*** TEXT PROVIDED ***
Earlier this year, NYRB Classics released William H. Gass’s short treatise on language, On Being Blue (review here). It was my first experience with the writer I’d heard so much about, and it was a good experience: I definitely wanted to read some of his fiction. NYRB Classics followed up On Being Blue by releasing Gass’s short story collection In the Heart of the Heart of the Country (1968), and it’s fantastic. I’m still intimidated by Gass’s larger novels, and I don’t know why because what I found here was beautiful, unique, complex, and absolutely engaging.

Review copy courtesy of NYRB Classics.
This collection contains five short stories (though a few are relatively long), each set in, as the title suggests, the heart of the country: the American Midwest. But not just the heart of the country; the heart of the heart of the country. What we find here are worlds so unique, alienated, and insular that we come to understand, as strange as the physical world we see in these stories might be, we’re actually within a character’s head. That is the central space, and everything else emanates from it, is formed by it. In a way, this is another chapter in Gass’s treatise on language, though I don’t want to suggest these stories are dry. Quite the contrary.
For example, the first story, “The Pedersen Kid,” is tight and tense, violent and visceral. Once I started reading it, I could not stop. The story begins with a deep sense of mystery. Our narrator is the young Jorge, and he’s an abusive member of an abusive family, run to terror by its patriarch who has passed his violent and vulgar response to life down to the two boys, Hans and Jorge. Into this mess comes a mostly dead, half-frozen outsider, the Pedersen kid, a neighbor who lives some ways away. For his part, Jorge wants nothing to do with the Pedersen kid. Indeed, they’d better get rid of him before their father wakes from his nap.
*** LISTED RECORDS ***
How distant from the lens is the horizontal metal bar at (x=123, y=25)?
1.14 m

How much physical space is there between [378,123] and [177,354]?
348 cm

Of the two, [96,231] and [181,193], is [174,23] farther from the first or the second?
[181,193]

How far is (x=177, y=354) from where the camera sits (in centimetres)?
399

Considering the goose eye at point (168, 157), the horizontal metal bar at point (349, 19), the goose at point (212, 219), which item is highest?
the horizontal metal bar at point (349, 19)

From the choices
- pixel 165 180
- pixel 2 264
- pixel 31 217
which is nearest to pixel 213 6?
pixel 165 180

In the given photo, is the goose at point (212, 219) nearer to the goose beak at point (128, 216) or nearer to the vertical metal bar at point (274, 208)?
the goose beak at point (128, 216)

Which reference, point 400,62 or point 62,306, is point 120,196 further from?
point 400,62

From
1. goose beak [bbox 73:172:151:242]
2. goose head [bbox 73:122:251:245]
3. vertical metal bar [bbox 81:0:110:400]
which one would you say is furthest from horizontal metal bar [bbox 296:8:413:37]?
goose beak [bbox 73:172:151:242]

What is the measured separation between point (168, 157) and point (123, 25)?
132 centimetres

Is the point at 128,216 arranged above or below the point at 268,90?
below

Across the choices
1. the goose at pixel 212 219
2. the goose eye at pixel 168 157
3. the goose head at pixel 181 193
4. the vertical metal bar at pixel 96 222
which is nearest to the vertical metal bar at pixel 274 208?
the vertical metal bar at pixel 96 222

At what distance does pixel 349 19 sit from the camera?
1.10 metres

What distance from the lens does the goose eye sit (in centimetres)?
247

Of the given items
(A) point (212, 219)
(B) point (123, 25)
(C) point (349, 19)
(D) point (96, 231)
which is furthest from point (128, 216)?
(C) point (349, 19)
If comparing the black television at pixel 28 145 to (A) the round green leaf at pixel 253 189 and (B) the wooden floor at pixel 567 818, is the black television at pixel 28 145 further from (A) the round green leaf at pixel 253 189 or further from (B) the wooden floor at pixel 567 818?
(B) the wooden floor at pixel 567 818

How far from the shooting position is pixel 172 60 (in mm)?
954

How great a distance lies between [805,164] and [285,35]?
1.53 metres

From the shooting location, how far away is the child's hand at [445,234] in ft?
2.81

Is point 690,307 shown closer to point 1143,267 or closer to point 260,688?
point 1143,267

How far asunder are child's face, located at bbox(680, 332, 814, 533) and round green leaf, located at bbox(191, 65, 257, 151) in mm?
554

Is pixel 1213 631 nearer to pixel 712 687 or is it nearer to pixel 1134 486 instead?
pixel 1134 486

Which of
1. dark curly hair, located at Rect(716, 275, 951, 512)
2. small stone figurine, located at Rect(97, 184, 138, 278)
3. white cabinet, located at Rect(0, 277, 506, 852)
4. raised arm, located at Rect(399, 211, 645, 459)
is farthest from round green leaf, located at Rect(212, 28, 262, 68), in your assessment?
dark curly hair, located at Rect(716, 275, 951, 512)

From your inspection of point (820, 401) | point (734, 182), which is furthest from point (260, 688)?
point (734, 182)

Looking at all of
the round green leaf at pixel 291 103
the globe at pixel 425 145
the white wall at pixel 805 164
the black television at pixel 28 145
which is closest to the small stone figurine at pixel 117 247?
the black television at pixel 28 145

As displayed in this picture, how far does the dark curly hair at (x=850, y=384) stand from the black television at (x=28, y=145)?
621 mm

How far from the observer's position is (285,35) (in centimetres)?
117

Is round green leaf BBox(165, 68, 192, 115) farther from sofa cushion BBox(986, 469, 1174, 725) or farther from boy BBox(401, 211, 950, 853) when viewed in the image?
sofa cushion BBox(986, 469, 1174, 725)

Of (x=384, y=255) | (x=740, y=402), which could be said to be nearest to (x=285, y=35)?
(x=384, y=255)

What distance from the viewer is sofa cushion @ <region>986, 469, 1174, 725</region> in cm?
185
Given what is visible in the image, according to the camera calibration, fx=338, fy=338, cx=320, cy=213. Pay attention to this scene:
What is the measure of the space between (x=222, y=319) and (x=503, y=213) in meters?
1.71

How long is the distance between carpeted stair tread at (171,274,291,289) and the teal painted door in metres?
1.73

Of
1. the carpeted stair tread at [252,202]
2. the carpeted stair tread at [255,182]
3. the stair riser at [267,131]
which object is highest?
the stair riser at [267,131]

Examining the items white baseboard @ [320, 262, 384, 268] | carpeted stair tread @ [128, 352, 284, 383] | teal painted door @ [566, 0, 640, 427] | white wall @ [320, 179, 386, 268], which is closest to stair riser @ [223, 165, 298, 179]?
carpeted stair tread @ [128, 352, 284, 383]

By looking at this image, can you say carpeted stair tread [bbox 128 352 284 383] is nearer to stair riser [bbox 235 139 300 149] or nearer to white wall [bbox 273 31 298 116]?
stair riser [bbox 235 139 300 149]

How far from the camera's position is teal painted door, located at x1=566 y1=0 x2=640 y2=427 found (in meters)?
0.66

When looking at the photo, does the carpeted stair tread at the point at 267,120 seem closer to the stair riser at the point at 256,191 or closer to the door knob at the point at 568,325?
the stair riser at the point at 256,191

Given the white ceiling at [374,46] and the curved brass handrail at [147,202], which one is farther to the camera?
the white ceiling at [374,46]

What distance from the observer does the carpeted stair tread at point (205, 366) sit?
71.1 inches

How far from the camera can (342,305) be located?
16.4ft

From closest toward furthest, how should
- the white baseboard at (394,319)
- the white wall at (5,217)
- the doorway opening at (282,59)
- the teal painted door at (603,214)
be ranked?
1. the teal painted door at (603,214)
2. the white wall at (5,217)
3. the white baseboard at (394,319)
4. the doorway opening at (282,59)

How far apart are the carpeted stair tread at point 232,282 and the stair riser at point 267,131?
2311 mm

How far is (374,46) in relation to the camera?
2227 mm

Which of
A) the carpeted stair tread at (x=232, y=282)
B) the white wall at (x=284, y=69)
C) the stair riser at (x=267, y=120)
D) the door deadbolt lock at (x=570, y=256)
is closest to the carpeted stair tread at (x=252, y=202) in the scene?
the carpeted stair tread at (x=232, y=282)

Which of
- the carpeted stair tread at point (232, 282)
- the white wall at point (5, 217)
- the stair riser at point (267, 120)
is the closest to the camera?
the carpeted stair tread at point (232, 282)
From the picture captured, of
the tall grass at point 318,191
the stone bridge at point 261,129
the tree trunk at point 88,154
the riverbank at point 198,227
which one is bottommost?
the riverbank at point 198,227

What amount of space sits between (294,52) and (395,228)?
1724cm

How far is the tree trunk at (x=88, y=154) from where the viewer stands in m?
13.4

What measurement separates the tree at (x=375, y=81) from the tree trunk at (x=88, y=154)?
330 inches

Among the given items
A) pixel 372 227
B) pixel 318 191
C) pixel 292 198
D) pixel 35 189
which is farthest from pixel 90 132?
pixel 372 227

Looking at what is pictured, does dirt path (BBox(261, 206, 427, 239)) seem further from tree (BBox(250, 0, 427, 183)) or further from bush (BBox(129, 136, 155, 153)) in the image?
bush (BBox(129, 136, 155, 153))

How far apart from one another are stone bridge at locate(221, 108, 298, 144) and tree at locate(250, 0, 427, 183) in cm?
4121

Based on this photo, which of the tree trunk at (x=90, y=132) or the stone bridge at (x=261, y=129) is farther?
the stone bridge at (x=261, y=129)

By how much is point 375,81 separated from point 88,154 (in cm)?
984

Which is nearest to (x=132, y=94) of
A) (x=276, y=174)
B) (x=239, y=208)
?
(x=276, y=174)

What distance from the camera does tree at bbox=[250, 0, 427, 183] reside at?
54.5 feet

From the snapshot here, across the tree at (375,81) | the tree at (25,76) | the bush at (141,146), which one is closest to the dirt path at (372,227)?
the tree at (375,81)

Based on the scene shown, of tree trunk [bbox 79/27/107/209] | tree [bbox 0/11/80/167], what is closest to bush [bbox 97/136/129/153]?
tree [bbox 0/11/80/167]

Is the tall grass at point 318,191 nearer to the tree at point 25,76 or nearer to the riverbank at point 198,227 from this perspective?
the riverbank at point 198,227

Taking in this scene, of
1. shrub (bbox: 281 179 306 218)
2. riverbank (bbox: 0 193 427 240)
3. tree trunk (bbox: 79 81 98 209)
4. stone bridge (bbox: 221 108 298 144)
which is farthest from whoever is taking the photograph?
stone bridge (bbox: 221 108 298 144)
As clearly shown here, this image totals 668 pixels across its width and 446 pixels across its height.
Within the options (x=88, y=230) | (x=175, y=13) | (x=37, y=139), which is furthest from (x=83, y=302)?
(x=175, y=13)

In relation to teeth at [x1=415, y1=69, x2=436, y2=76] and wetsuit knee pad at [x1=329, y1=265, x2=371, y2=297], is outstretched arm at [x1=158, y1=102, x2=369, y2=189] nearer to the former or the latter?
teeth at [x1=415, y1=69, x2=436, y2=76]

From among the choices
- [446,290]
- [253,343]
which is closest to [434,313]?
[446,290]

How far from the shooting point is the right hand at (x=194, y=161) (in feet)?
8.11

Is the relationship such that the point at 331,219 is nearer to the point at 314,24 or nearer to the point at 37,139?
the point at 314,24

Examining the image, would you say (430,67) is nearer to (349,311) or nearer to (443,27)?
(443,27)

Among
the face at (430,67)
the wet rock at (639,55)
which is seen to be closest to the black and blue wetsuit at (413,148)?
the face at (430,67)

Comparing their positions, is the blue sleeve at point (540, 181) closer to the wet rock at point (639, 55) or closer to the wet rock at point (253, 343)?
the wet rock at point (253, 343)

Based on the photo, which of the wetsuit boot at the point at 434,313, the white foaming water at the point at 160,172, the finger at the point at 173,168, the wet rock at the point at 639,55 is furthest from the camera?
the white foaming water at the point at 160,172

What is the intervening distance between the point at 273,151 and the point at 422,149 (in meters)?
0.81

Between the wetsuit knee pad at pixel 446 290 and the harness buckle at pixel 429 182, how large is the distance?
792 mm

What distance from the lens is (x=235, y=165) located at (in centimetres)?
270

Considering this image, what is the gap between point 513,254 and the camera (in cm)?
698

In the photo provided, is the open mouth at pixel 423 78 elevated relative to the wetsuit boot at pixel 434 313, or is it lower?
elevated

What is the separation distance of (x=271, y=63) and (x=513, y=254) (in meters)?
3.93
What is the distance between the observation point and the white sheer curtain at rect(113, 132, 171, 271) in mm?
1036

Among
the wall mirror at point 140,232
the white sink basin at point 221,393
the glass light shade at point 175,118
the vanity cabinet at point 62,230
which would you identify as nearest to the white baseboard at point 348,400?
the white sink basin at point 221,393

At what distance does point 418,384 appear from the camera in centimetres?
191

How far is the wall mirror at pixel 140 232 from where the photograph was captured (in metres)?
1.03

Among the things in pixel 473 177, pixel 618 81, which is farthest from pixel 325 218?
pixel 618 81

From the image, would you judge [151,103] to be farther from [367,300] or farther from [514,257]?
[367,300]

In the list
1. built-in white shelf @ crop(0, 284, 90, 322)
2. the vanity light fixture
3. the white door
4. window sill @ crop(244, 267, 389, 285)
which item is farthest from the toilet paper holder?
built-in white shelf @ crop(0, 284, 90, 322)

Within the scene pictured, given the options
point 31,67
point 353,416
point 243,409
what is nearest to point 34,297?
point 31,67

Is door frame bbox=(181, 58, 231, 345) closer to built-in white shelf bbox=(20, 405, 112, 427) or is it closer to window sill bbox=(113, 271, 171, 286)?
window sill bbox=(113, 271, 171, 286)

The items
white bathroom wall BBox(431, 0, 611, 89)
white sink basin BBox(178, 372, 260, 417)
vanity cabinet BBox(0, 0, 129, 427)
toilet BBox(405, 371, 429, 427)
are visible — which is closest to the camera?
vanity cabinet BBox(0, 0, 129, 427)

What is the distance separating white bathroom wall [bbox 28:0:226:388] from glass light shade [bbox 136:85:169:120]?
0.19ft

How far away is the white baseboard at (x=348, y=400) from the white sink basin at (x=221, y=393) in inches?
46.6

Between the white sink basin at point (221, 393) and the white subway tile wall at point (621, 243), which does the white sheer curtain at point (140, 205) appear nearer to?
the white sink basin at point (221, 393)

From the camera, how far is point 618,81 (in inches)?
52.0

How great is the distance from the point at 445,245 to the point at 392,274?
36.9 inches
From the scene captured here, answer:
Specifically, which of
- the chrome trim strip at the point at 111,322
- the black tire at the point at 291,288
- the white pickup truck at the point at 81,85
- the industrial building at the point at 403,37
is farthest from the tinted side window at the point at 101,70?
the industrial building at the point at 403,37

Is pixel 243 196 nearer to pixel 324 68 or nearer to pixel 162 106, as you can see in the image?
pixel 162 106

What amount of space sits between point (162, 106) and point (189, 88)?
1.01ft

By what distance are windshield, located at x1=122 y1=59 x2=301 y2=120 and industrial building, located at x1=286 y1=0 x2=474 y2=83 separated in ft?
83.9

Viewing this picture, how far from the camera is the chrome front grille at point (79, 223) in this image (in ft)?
***
— REQUEST A —
In the book review, which words does the reviewer use to describe what they found in *In the Heart of the Heart of the Country*?
— REQUEST B —
According to the book review, in what region are the stories of the collection set?
— REQUEST C —
Continue the book review of Gass's story collection from its last sentence.

— ANSWER A —
- beautiful
- unique
- complex
- absolutely engaging

— ANSWER B —
The American Midwest.

— ANSWER C —
And yet, the kid, in his delirium, has a story that seems ludicrous. He ran from his home, into a blizzard, because some stranger showed up there, had rounded up the rest of the family, and presumably was going to kill them. Father, of course, does wake up, and the way this family discusses the situation is fascinating. It’s through language — how they frame the situation — that they eventually get to a vague understanding and embark on their quest to find out what is going on at the Pedersen’s. Several times, Jorge resents the fact Hans states something in a particular way, because then it becomes real. Strangely, we may never know just what is real. As cold and fear cloud the young narrator’s mind, we become increasingly aware that no one knows just what is going on, and it’s all the more terrifying for it.
“The Pedersen Kid” was my favorite story in the collection, possibly because of the cold weather and my own desire right now for some beautiful winter scenery, but certainly because it’s exciting and terrible and sophisticated without ever once drying up in order to philosophize. Indeed, Gass, in writing a story that is at least in part about the power of words, accepts the implicit challenge that his words had better be meaningful and magical, capable of conveying, captivating, and transporting. This has quickly become one of my favorite stories of all time.
That said, the remaining four stories are wonderful as well.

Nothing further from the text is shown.